■ **Arbeitsauftrag**:
Geben Sie aus der Besprechung des Hörspiels „Sulzer besucht seine Mutter“ einen Abschnitt wörtlich wieder. Beginnen Sie bei den Worten „(„Sulzer besucht seine“ und hören Sie nach „Wiegen ins Schleudern.“ auf.

■ **Textauszug**:
▬▬▬▬▬▬▬▬▬▬
Hör-Funken: "Sulzer besucht seine Mutter"

(„Sulzer besucht seine Mutter“, Hörspiel, 1505 - 1530, Bayern 1) Die Memoiren von Sulzers Mutter sind in Ingomar von Kieseritzkys Szenarium ziemlich schonungslos. Wenn Sulzer seinen jährlichen Routinebesuch bei ihr macht, entzündet sich rein traditionsgemäß Streit. Die 82 Jahre alte Dame macht aus ihrem Herzen weder eine Mördergrube noch aus ihrem Gedächtnis ein Archiv für Sentimentalitäten: unermüdlich hält sie dem Sohn alle seine Fehler vor, egal, ob er sie hat oder nicht. Als Schriftsteller wird er nie und nimmer Erfolg haben, das steht für sie fest, denn er denkt nicht mit dem Herzen wie sie. Verlogen und egoistisch soll Sulzer ja schon in der Wiege gewesen sein. Wenn eine Mutter auspackt, geraten sogar die Wiegen ins Schleudern.
▬▬▬▬▬▬▬▬▬▬
■ **Datensätze**:
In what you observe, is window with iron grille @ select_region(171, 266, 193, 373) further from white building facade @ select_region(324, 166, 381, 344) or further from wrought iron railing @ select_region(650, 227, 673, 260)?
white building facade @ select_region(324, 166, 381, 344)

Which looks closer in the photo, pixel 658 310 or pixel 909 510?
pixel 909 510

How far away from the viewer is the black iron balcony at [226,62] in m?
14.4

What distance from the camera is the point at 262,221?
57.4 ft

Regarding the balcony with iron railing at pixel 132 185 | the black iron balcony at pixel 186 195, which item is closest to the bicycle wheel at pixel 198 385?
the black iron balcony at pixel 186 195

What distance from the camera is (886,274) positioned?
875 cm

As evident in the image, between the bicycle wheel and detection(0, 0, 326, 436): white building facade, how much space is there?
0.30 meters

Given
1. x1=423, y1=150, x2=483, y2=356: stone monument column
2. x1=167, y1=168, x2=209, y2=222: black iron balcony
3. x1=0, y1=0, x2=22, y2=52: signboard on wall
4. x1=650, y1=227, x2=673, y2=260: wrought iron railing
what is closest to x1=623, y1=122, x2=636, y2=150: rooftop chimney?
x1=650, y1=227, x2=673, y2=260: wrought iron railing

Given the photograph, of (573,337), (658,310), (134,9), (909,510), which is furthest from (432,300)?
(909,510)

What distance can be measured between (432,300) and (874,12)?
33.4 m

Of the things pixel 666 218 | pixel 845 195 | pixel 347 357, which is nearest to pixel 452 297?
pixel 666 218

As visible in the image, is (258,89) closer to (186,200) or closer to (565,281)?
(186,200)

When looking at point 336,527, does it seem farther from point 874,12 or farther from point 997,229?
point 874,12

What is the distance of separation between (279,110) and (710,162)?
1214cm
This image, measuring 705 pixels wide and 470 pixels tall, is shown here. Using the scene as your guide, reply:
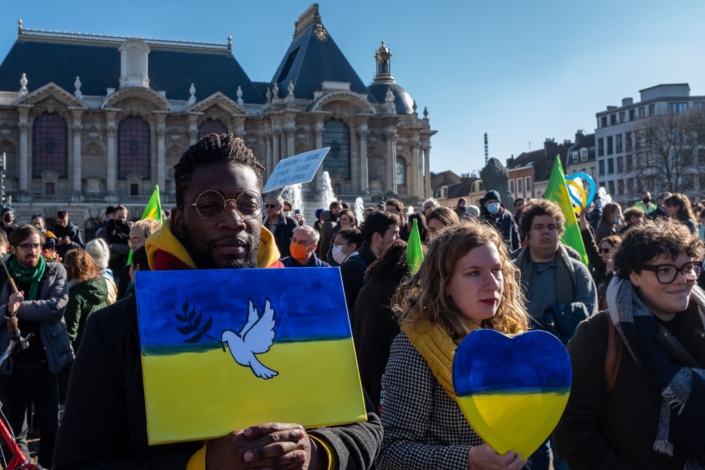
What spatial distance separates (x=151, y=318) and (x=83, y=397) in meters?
0.28

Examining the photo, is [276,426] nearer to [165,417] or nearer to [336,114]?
[165,417]

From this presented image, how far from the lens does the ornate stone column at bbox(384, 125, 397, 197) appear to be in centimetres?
4594

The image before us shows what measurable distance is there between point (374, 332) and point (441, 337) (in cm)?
152

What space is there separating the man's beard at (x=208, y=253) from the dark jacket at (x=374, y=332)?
1.98 meters

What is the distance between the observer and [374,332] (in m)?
3.88

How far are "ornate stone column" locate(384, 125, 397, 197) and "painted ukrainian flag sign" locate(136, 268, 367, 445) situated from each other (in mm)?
44593

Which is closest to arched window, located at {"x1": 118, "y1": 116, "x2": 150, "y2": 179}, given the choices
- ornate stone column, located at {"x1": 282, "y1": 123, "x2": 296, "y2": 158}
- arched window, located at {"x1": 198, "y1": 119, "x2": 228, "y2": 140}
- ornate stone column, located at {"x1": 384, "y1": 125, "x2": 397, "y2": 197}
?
arched window, located at {"x1": 198, "y1": 119, "x2": 228, "y2": 140}

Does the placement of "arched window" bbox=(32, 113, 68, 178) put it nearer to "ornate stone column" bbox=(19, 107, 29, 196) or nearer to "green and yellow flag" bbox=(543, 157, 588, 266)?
"ornate stone column" bbox=(19, 107, 29, 196)

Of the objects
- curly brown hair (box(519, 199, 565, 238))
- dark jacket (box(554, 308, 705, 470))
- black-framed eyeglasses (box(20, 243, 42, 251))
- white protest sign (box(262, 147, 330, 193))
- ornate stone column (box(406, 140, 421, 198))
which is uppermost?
ornate stone column (box(406, 140, 421, 198))

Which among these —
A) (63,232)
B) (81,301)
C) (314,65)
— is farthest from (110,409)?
(314,65)

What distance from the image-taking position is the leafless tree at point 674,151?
38656 mm

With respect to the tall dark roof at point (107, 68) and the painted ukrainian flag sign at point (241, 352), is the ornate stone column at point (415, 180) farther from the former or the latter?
the painted ukrainian flag sign at point (241, 352)

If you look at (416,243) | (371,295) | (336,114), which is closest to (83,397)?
(371,295)

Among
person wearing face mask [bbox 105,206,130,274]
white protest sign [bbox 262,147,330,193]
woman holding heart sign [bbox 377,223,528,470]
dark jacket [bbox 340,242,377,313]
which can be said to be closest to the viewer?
woman holding heart sign [bbox 377,223,528,470]
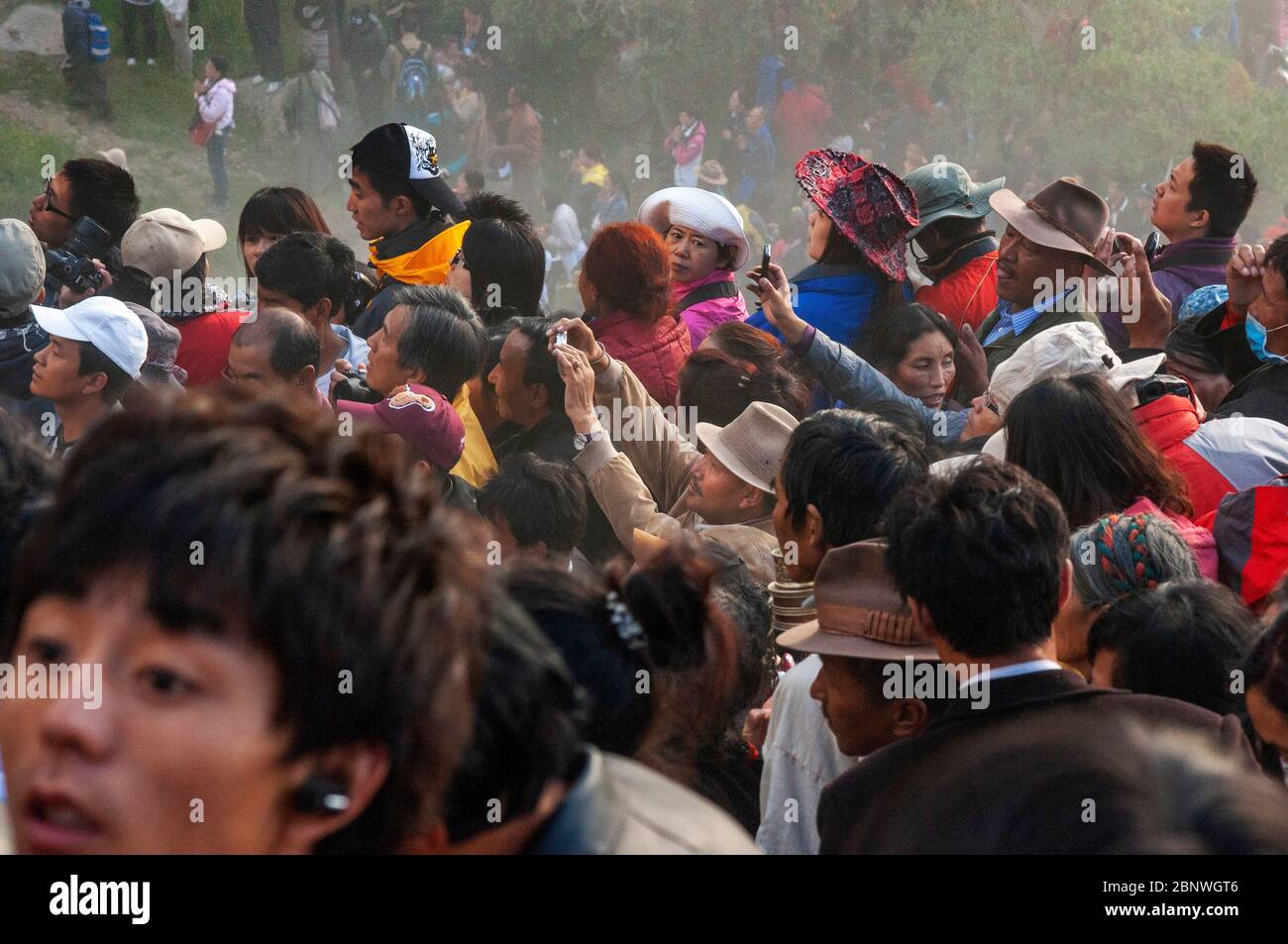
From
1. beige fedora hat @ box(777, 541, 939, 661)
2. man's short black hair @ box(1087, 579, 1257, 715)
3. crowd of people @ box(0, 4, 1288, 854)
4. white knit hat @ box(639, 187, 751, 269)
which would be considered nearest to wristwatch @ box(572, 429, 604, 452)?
crowd of people @ box(0, 4, 1288, 854)

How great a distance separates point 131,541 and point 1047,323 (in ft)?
11.8

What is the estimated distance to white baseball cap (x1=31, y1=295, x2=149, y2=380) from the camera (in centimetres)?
367

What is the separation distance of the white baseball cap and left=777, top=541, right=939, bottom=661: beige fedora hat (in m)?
2.21

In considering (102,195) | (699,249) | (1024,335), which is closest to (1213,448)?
(1024,335)

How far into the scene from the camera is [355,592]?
37.7 inches

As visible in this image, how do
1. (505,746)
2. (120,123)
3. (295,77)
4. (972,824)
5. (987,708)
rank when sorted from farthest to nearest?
(295,77) < (120,123) < (987,708) < (972,824) < (505,746)

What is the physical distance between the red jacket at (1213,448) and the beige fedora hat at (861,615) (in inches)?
50.0

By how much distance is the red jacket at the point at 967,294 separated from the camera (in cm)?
471

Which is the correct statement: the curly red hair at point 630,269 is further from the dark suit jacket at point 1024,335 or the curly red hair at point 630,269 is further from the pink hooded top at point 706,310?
the dark suit jacket at point 1024,335

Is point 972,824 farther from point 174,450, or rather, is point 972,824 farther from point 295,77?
point 295,77

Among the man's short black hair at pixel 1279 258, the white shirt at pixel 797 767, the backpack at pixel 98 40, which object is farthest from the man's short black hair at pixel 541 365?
the backpack at pixel 98 40

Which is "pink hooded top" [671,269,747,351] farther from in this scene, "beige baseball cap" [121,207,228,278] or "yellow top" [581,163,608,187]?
"yellow top" [581,163,608,187]
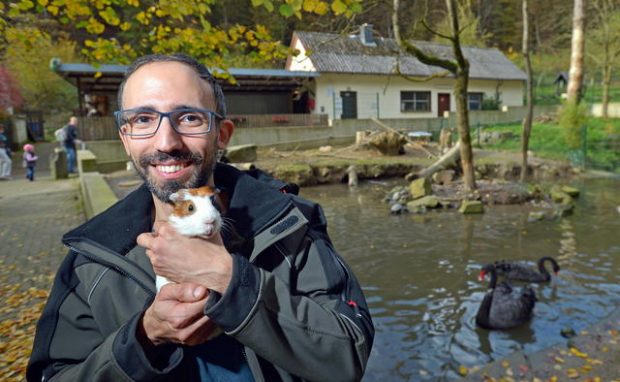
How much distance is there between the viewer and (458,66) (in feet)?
42.7

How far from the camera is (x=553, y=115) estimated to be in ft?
114

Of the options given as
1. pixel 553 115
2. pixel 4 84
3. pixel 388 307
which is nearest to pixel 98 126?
pixel 4 84

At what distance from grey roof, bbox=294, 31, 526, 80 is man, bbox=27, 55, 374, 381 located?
26.0 meters

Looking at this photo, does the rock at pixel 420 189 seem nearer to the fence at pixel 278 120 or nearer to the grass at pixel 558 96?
the fence at pixel 278 120

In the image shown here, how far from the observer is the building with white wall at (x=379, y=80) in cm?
3008

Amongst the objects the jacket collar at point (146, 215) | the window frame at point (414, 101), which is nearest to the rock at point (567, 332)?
the jacket collar at point (146, 215)

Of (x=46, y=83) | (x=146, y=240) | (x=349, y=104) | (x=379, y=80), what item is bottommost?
(x=146, y=240)

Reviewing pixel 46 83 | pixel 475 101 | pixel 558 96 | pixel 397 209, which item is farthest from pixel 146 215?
pixel 558 96

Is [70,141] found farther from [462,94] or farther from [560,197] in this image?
[560,197]

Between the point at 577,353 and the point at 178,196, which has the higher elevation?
the point at 178,196

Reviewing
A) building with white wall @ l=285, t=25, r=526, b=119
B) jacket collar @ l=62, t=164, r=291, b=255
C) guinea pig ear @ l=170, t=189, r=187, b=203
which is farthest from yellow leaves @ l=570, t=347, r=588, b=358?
building with white wall @ l=285, t=25, r=526, b=119

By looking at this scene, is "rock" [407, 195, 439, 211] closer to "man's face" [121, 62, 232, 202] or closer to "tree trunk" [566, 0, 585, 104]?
"tree trunk" [566, 0, 585, 104]

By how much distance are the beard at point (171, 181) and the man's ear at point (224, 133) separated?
5.5 inches

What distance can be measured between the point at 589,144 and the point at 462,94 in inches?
487
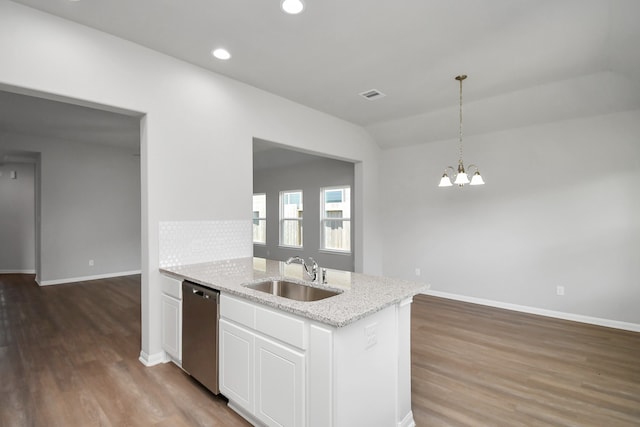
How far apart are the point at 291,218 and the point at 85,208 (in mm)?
4247

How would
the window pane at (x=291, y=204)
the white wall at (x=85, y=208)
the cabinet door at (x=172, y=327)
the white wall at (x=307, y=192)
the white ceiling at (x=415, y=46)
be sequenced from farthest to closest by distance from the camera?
the window pane at (x=291, y=204)
the white wall at (x=307, y=192)
the white wall at (x=85, y=208)
the cabinet door at (x=172, y=327)
the white ceiling at (x=415, y=46)

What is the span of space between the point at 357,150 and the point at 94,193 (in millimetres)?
5411

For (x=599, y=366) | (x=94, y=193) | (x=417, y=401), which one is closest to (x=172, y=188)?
(x=417, y=401)

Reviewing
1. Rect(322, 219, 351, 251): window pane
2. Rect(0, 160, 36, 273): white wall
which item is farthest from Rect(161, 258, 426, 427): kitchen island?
Rect(0, 160, 36, 273): white wall

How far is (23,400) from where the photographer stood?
223 cm

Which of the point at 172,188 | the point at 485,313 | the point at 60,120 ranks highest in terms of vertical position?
the point at 60,120

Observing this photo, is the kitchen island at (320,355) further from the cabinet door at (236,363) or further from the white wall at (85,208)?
the white wall at (85,208)

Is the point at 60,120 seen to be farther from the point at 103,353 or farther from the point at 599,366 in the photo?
the point at 599,366

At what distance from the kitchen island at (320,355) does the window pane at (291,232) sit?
5216mm

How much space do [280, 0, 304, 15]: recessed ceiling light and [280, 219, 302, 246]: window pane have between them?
17.8 ft

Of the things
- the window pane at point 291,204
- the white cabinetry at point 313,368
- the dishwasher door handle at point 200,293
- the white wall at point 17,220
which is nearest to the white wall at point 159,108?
the dishwasher door handle at point 200,293

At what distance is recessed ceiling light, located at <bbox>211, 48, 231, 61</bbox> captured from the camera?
114 inches

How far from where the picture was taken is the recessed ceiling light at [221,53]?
2.88 metres

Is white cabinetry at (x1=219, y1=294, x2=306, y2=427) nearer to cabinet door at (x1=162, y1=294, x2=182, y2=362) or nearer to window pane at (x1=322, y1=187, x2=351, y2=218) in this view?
cabinet door at (x1=162, y1=294, x2=182, y2=362)
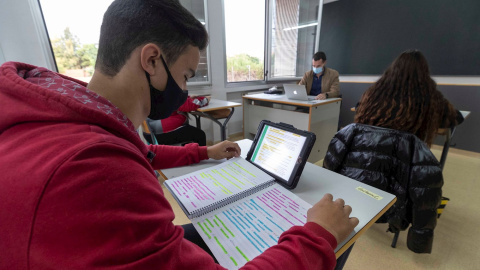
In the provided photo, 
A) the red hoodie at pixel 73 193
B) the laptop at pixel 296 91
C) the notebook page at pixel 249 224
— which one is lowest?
the notebook page at pixel 249 224

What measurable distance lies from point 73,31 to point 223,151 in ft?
8.45

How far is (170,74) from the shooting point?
1.95 feet

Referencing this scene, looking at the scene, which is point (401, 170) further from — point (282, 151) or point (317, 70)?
point (317, 70)

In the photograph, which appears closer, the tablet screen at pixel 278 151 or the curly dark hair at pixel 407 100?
the tablet screen at pixel 278 151

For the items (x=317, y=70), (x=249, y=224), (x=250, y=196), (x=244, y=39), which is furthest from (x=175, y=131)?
(x=317, y=70)

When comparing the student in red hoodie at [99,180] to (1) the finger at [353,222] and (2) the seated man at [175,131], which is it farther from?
(2) the seated man at [175,131]

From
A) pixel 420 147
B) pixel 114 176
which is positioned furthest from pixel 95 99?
pixel 420 147

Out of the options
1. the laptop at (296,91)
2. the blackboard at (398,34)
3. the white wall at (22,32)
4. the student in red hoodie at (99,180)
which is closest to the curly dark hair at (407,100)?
the student in red hoodie at (99,180)

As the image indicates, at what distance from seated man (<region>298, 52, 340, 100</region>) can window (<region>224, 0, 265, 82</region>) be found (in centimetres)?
101

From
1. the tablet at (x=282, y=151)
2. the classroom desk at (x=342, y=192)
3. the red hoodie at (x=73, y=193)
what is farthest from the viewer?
the tablet at (x=282, y=151)

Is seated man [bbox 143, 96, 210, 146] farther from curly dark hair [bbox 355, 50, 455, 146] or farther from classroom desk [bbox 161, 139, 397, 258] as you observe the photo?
curly dark hair [bbox 355, 50, 455, 146]

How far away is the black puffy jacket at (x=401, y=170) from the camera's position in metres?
1.12

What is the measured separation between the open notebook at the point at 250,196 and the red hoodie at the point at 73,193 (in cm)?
13

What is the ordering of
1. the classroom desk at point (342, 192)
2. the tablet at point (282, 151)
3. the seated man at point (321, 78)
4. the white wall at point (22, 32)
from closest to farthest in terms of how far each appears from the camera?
the classroom desk at point (342, 192) < the tablet at point (282, 151) < the white wall at point (22, 32) < the seated man at point (321, 78)
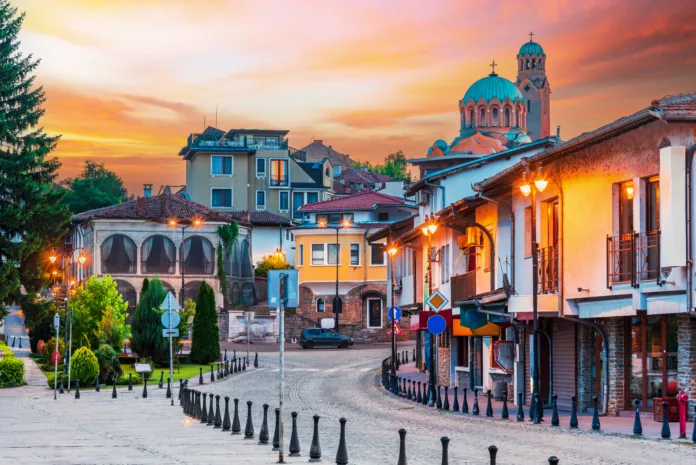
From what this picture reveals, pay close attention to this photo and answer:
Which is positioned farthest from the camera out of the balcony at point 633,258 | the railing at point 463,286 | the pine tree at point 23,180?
the pine tree at point 23,180

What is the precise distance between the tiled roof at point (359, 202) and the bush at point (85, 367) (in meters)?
41.4

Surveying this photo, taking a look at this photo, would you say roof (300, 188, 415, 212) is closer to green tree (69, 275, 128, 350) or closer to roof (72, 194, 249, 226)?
roof (72, 194, 249, 226)

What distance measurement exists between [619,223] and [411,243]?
2958 centimetres

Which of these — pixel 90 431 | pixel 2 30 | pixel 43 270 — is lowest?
pixel 90 431

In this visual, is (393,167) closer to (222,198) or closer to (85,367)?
(222,198)

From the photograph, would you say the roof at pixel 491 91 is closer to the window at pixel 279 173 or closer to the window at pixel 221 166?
the window at pixel 279 173

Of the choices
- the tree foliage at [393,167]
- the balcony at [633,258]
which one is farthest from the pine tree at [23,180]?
the tree foliage at [393,167]

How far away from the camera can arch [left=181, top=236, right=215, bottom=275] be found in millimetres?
90812

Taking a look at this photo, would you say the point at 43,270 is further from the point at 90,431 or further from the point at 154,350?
the point at 90,431

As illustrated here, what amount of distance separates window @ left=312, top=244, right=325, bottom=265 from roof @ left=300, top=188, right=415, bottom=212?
2.92 metres

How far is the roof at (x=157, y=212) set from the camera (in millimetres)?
89188

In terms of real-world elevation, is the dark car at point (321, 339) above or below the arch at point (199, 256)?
below

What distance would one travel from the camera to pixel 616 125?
25359mm

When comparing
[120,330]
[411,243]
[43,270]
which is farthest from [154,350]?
[411,243]
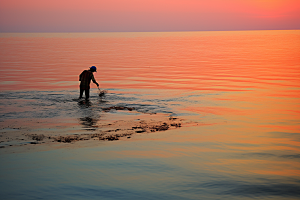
▬▬▬▬▬▬▬▬▬▬
■ **Lösung siehe unten**:
(„Sulzer besucht seine Mutter“, Hörspiel, 1505 - 1530, Bayern 1) Die Memoiren von Sulzers Mutter sind in Ingomar von Kieseritzkys Szenarium ziemlich schonungslos. Wenn Sulzer seinen jährlichen Routinebesuch bei ihr macht, entzündet sich rein traditionsgemäß Streit. Die 82 Jahre alte Dame macht aus ihrem Herzen weder eine Mördergrube noch aus ihrem Gedächtnis ein Archiv für Sentimentalitäten: unermüdlich hält sie dem Sohn alle seine Fehler vor, egal, ob er sie hat oder nicht. Als Schriftsteller wird er nie und nimmer Erfolg haben, das steht für sie fest, denn er denkt nicht mit dem Herzen wie sie. Verlogen und egoistisch soll Sulzer ja schon in der Wiege gewesen sein. Wenn eine Mutter auspackt, geraten sogar die Wiegen ins Schleudern.